Major patterns of body size variation within arthropod species : exploring the impact of habitat, temperature, latitude, seasonality and altitude

Horne, Curtis Robert January 2017 (has links)
Body size affects rates of most biological and ecological processes, from individual performance to ecosystem function. Within species, emergent body size patterns have been formalised into prominent biogeographical and biological rules, including James' Rule (larger individuals are found at higher, colder latitudes), and the Temperature-Size Rule (individuals reared in warmer conditions grow to a smaller adult size).

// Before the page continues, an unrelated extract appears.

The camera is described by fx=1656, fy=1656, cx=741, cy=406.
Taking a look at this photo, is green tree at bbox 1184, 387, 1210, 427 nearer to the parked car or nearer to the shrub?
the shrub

Body size also varies seasonally and with altitude. Yet, the patterns and drivers of these size gradients, and the degree to which they co-vary and share explanatory mechanisms, have never been systematically evaluated. We undertake the most comprehensive metaanalyses to date of temperature- and biogeographical-size clines within arthropod species. Aquatic species show greater reductions in body size with warming and decreasing latitude compared to terrestrial species, likely an adaptive response to deal with increased metabolic demand in the warm and the greater difficulty to uptake oxygen in water than in air. Voltinism explains variation in laboratory temperature- and latitudinal-size clines in terrestrial species. While size decreases with warming and with decreasing latitude in multivoltine terrestrial arthropods, size increases on average in univoltine species, consistent with predictions from size vs. season-length trade-offs. In the globally distributed sub-class Copepoda, seasonal temperature-size (T-S) gradients differ between current-feeding calanoids and ambush-feeding cyclopoids, suggesting that differences in the size- and temperature-dependence of alternative feeding strategies may influence the T-S response. Finally, through experimentation, we explore the progression of the T-S response of Copepoda during ontogeny. The T-S response is more strongly generated in particular life stages, and even reduced in some periods, providing evidence that the temperature-dependence of growth and developmental rates is modified during ontogeny. Ultimately, close similarities between T-S responses measured in controlled laboratory conditions, and seasonal and biogeographical size clines in the field across different arthropod taxa, suggests that these patterns share similar selective pressures.